[Stored data entries]
--------------------

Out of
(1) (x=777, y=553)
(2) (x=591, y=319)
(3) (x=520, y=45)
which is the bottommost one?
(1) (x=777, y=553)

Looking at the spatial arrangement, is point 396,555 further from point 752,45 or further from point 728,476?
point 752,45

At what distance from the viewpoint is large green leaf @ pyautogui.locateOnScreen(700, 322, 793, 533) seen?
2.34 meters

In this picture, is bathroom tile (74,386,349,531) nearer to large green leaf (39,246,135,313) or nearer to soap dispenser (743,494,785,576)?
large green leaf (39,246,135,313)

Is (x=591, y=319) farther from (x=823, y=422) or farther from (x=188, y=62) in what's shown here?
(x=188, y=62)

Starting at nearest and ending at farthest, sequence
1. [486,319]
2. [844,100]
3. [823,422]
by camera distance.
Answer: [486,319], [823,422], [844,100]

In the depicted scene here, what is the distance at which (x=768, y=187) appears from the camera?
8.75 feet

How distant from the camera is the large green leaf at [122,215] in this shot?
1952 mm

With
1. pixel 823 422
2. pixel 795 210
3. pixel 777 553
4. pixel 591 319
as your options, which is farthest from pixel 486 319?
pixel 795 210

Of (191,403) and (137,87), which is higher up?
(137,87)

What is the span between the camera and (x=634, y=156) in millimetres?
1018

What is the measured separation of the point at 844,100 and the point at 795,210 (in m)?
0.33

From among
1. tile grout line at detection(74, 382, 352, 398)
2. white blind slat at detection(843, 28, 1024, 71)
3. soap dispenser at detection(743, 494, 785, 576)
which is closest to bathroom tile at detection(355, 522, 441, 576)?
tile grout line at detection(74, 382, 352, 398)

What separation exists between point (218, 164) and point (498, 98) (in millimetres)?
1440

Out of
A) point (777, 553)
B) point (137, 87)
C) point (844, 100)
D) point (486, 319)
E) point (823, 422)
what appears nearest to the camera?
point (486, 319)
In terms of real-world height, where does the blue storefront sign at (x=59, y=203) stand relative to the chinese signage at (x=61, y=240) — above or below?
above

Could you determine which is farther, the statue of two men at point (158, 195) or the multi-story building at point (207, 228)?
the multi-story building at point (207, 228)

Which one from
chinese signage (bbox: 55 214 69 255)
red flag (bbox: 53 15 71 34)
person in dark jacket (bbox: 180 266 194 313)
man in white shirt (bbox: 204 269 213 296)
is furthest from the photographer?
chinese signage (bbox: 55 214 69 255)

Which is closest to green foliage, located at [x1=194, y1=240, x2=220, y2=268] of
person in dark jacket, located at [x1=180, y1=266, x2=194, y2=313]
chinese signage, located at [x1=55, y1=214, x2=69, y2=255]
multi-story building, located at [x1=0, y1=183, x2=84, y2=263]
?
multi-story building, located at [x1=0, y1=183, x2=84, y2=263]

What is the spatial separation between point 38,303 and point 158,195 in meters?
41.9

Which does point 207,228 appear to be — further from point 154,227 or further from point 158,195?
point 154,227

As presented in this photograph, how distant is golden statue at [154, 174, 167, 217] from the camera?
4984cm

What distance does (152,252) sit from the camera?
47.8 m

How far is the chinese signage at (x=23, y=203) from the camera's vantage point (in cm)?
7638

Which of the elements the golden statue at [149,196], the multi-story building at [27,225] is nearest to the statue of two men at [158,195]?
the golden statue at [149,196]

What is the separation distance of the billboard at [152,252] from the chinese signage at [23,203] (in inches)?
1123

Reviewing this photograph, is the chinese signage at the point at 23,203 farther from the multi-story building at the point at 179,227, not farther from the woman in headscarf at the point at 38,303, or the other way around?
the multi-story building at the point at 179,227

--------------------

Problem details
Switch every "camera" in the rows above to "lens" and leave everything else unchanged.

Finished answer
Out of
(1) (x=777, y=553)
(2) (x=591, y=319)
(3) (x=520, y=45)
which is the bottommost one?
(1) (x=777, y=553)

Looking at the spatial arrangement, is point 396,555 further from point 752,45 or further from point 728,476?
point 752,45

At what distance from the viewpoint is large green leaf @ pyautogui.locateOnScreen(700, 322, 793, 533) seen?
2.34 meters

In this picture, is bathroom tile (74,386,349,531) nearer to large green leaf (39,246,135,313) or nearer to soap dispenser (743,494,785,576)?
large green leaf (39,246,135,313)

Is (x=591, y=319) farther from (x=823, y=422) or farther from (x=188, y=62) in what's shown here?
(x=188, y=62)

Starting at nearest and ending at farthest, sequence
1. [486,319]
2. [844,100]
3. [823,422]
by lens distance.
Answer: [486,319], [823,422], [844,100]

In the depicted scene here, what is the distance at which (x=768, y=187) appears from the lens?
8.75 feet

How distant from the lens is the large green leaf at [122,215] in this shot?
1952 mm

With
1. pixel 823 422
2. pixel 795 210
3. pixel 777 553
4. pixel 591 319
as your options, which is farthest from pixel 486 319?
pixel 795 210

Of (191,403) and (137,87), which is higher up?
(137,87)

What is the span between the lens and (x=634, y=156) in millimetres?
1018

What is the measured separation of the point at 844,100 and the point at 795,210 (in m)?
0.33

From among
1. tile grout line at detection(74, 382, 352, 398)
2. white blind slat at detection(843, 28, 1024, 71)
3. soap dispenser at detection(743, 494, 785, 576)
which is closest to bathroom tile at detection(355, 522, 441, 576)?
tile grout line at detection(74, 382, 352, 398)

What separation exists between point (218, 164) and point (498, 98) (in millimetres)?
1440

Out of
A) point (777, 553)
B) point (137, 87)
C) point (844, 100)
D) point (486, 319)
E) point (823, 422)
what appears nearest to the lens?
point (486, 319)
In terms of real-world height, where does the blue storefront sign at (x=59, y=203) stand relative to the chinese signage at (x=61, y=240) — above or below?
above

Could you determine which is farther, the statue of two men at point (158, 195) or the multi-story building at point (207, 228)?
the multi-story building at point (207, 228)

Which one from
chinese signage (bbox: 55 214 69 255)
red flag (bbox: 53 15 71 34)
person in dark jacket (bbox: 180 266 194 313)
man in white shirt (bbox: 204 269 213 296)
is furthest from the photographer?
chinese signage (bbox: 55 214 69 255)

Which is closest to green foliage, located at [x1=194, y1=240, x2=220, y2=268] of
person in dark jacket, located at [x1=180, y1=266, x2=194, y2=313]
chinese signage, located at [x1=55, y1=214, x2=69, y2=255]
multi-story building, located at [x1=0, y1=183, x2=84, y2=263]
?
multi-story building, located at [x1=0, y1=183, x2=84, y2=263]

What is the spatial separation between point 38,303 and point 158,195 in meters?
41.9

Which does point 207,228 appear to be — further from point 154,227 or further from point 158,195?
point 154,227

As presented in this photograph, how distant is golden statue at [154, 174, 167, 217] from the lens?
4984cm

What distance does (152,252) sit from the lens?
47.8 m

How far is the chinese signage at (x=23, y=203) from the lens's vantage point (in cm)?
7638

Which of the elements the golden statue at [149,196], the multi-story building at [27,225] is nearest to the statue of two men at [158,195]?
the golden statue at [149,196]

What is the separation distance of the billboard at [152,252] from the chinese signage at [23,203] (in inches)?
1123

Reviewing this photograph, is the chinese signage at the point at 23,203 farther from the multi-story building at the point at 179,227, not farther from the woman in headscarf at the point at 38,303, or the other way around?
the multi-story building at the point at 179,227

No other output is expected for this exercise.